Are We Really a ‘Nation of Takers?’

Paul Krugman comments on the reasoning behind Jeb Bush’s observation that “people should work longer hours.”

“Partly it’s Bush trying to defend his foolish 4 percent growth claim; but it’s also, I’m almost certain, coming out of the ‘nation of takers’ dogma that completely dominates America’s right wing.”

So “where are these welfare programs people are supposedly living off? TANF is tiny; what’s left are EITC, food stamps, and unemployment benefits. Spending on food stamps and UI soared during the slump, but came down quickly; overall spending on ‘income security’ has shown no trend at all as a share of GDP, with all the supposed growth in means-tested programs coming from Medicaid:”

“But none of this will, of course, make any dent in the right-wing narrative: they just know that the rising number of bums on welfare is a problem, even though there basically isn’t any welfare and there are no more bums than there ever were.”

What’s the Best Way to Predict the Presidential Election?

Patrick Egan in the Washington Post argues that presidential approval ratings is a better predictor of election outcomes than polling data about party identification.

“The figure at below left displays the relationship between party identification in the electorate (or “macropartisanship,” as we political scientists like to call it) in the year before a presidential election year and the Election Day outcome. For each of the 16 presidential elections extending back to 1948, the Democratic presidential candidate’s share of the popular vote is plotted against the Democratic Party’s average affiliation advantage in the year before the election year.”

“The result? Party identification more than a year in advance of the election predicts nothing about how the election will ultimately turn out. (To be wonky about it, party identification insignificantly predicts the opposite of the final election outcome. A similar analysis, which I don’t show here, finds no relationship between change in party identification the year before an election and the election’s ultimate result.)”

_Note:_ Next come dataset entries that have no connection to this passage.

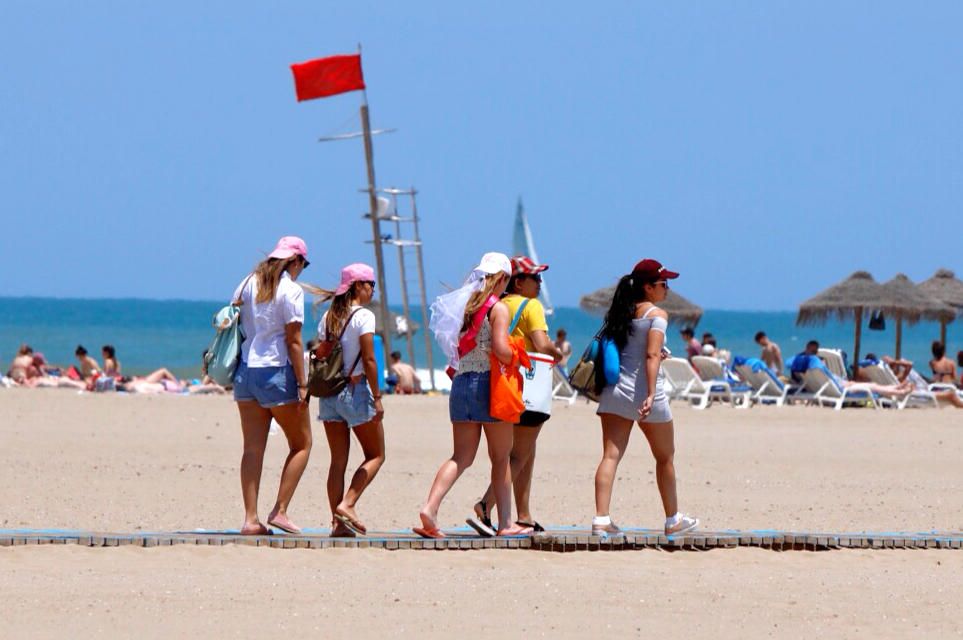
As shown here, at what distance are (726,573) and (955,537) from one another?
182 centimetres

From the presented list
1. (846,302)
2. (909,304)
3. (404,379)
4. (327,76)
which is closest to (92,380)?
(404,379)

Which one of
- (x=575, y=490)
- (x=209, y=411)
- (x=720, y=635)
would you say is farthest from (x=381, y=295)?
(x=720, y=635)

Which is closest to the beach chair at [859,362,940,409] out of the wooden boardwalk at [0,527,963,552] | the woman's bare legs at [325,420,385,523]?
the wooden boardwalk at [0,527,963,552]

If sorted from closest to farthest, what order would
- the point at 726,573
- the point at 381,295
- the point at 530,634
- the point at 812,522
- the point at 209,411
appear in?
the point at 530,634 → the point at 726,573 → the point at 812,522 → the point at 209,411 → the point at 381,295

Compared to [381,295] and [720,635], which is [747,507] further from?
[381,295]

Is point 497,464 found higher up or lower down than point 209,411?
higher up

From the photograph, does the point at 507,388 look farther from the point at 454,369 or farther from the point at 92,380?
the point at 92,380

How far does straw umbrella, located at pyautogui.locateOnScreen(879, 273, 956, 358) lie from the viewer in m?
24.6

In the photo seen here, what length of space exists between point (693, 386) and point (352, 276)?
41.6 ft

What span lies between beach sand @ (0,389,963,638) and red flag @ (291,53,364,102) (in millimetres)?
10456

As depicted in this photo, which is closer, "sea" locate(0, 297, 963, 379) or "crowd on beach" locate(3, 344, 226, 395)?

“Compared to any other polling data regularly covered by the media right now, Obama’s approval rating is the only number that history demonstrates tells us something meaningful about which party may win next year’s presidential election.”

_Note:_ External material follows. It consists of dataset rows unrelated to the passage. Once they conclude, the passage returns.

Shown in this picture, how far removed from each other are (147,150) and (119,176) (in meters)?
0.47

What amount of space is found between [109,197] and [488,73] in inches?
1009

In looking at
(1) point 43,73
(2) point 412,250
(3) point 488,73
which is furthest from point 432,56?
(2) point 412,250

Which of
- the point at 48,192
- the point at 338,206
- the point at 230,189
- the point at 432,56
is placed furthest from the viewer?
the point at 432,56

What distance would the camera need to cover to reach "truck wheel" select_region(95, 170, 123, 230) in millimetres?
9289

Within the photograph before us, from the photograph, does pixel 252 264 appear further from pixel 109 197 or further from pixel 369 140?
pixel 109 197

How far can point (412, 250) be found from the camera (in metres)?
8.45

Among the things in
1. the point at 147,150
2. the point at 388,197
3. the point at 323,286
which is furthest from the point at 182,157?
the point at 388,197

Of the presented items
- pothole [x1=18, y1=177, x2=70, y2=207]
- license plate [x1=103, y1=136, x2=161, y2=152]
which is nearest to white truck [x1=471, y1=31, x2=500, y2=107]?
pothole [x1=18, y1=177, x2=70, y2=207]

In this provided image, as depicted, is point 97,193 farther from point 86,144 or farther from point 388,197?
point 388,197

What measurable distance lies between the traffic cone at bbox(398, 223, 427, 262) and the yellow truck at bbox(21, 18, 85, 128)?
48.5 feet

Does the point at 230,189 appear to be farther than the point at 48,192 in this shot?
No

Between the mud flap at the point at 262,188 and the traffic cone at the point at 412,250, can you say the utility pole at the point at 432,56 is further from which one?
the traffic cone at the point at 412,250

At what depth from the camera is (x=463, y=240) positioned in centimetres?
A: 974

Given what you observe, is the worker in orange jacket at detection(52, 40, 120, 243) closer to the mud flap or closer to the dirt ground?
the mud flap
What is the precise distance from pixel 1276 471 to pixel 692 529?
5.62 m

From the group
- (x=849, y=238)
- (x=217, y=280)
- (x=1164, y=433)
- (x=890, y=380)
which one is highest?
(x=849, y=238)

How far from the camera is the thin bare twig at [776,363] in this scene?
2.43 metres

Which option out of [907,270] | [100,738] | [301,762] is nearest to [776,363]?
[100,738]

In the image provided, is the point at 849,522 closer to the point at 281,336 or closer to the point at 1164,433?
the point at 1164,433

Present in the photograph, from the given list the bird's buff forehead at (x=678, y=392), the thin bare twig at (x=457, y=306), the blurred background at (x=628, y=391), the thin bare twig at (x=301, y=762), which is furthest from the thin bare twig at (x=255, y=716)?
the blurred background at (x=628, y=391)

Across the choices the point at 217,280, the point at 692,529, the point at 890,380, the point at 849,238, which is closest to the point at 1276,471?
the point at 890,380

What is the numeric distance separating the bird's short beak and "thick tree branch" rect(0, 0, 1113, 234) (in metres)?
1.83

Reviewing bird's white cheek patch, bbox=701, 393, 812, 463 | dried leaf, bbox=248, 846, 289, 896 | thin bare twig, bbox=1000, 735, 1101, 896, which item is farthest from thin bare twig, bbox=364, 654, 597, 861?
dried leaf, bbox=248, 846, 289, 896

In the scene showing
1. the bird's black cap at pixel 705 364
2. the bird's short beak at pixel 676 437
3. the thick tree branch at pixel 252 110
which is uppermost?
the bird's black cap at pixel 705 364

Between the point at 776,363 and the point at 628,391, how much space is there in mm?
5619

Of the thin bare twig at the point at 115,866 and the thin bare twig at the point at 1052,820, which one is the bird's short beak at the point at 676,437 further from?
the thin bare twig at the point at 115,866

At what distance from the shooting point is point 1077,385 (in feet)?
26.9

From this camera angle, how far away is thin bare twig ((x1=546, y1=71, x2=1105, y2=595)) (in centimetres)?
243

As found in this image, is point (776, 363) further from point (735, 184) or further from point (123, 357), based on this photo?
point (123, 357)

Americans’ Positive Views on Obamacare at a New High

Gallup: “Shortly after the Supreme Court in late June turned back a second legal challenge to the 2010 Affordable Care Act, Americans’ approval of the law rose to 47%, the highest level since 2012. Still, Americans are as likely to disapprove as to approve of the law.”

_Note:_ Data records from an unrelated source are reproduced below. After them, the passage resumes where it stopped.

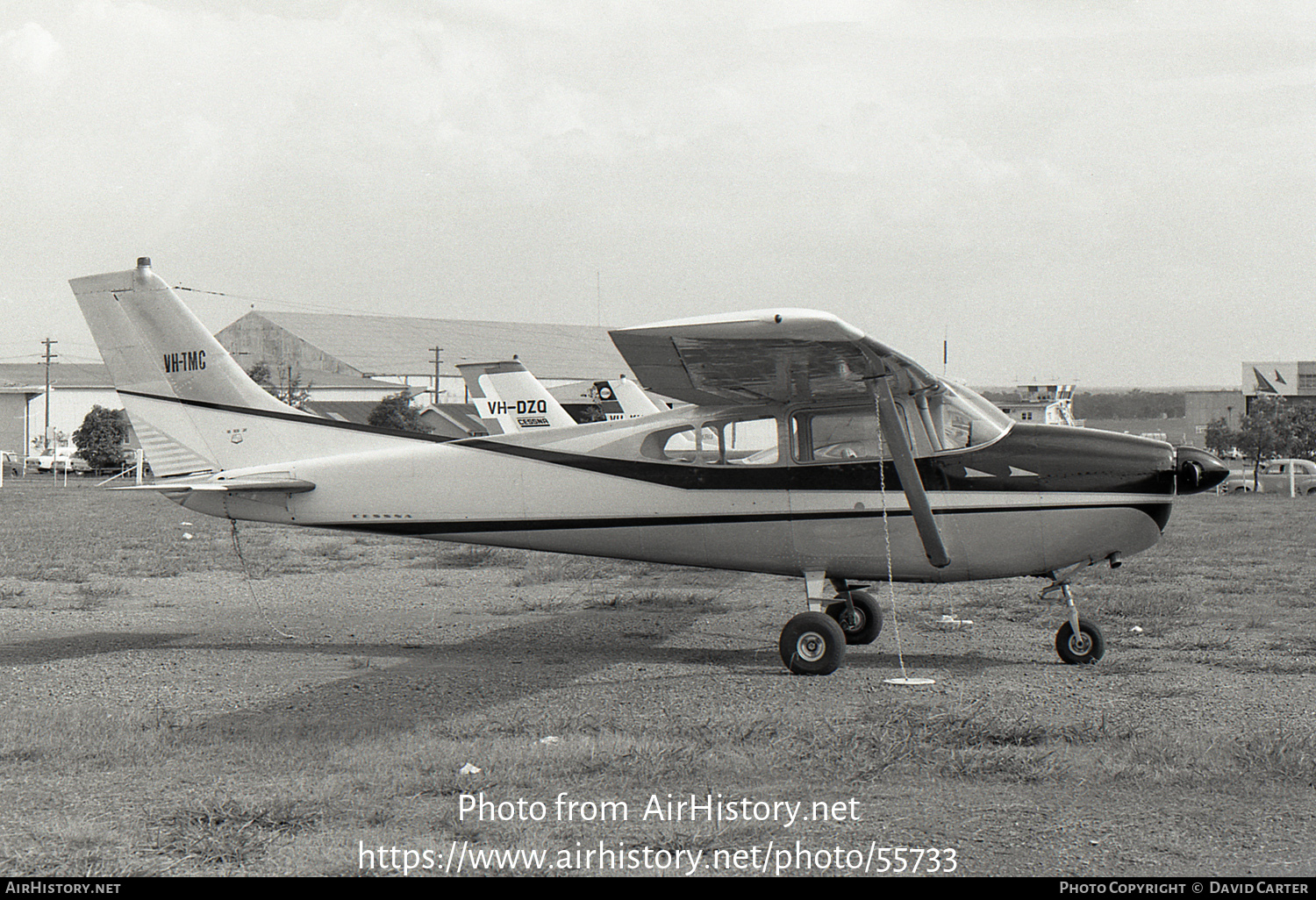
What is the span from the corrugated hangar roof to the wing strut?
75422 mm

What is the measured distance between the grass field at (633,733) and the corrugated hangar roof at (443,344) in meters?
72.6

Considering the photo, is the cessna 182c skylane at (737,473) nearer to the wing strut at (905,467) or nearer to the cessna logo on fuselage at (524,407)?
the wing strut at (905,467)

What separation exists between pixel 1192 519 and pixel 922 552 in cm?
2067

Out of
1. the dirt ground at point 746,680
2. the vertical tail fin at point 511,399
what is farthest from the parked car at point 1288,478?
the dirt ground at point 746,680

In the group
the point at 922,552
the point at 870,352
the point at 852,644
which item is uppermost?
the point at 870,352

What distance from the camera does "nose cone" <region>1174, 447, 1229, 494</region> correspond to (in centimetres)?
856

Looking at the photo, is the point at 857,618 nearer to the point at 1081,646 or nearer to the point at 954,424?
the point at 1081,646

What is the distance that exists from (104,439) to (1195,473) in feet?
196

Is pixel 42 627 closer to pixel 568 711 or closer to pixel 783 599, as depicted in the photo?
pixel 568 711

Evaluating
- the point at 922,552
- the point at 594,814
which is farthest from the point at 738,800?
the point at 922,552

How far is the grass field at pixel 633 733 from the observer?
462 centimetres

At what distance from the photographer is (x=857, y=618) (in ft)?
33.0

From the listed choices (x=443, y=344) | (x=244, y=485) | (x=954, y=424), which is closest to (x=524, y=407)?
(x=244, y=485)

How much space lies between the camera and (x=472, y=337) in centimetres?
10012
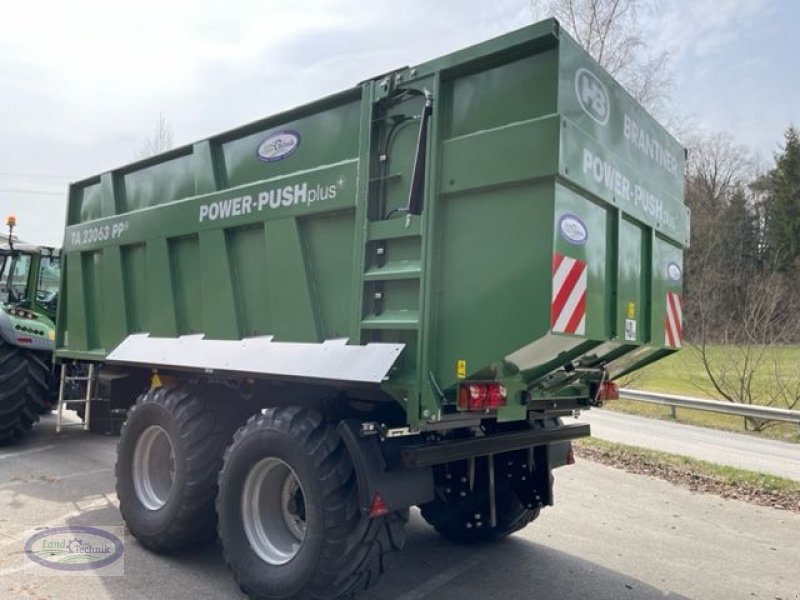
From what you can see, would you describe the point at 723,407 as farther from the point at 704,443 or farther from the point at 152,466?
the point at 152,466

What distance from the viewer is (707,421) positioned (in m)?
13.7

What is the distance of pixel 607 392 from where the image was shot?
15.0ft

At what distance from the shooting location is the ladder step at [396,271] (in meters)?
3.40

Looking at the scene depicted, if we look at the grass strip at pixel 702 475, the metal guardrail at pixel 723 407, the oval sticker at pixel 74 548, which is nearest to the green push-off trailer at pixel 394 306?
the oval sticker at pixel 74 548

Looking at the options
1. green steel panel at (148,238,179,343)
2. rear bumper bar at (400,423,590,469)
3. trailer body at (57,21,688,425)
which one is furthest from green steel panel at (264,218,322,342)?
green steel panel at (148,238,179,343)

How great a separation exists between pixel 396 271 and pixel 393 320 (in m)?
0.27

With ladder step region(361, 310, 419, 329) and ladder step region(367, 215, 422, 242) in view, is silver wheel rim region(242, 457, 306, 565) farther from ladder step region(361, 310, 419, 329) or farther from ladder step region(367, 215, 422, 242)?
ladder step region(367, 215, 422, 242)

Do you generally approve or disapprove of the 2010 Affordable Care Act, signed into law by President Obama that restructured the U.S. healthcare system?

“Americans’ views of the ACA have improved in recent months, but because they were more negative about it previously, now they are merely divided in their assessments of it. The Supreme Court’s decision may have helped boost Americans’ views of the law, giving it further legitimacy.”

“Additionally, changes in Americans’ party affiliation since last fall could be a factor in the public’s more upbeat assessment of the ACA. Americans also view Obama more positively now than they did last fall, and given his close association with the law, more positive opinions of him may translate to more positive opinions about Obamacare.”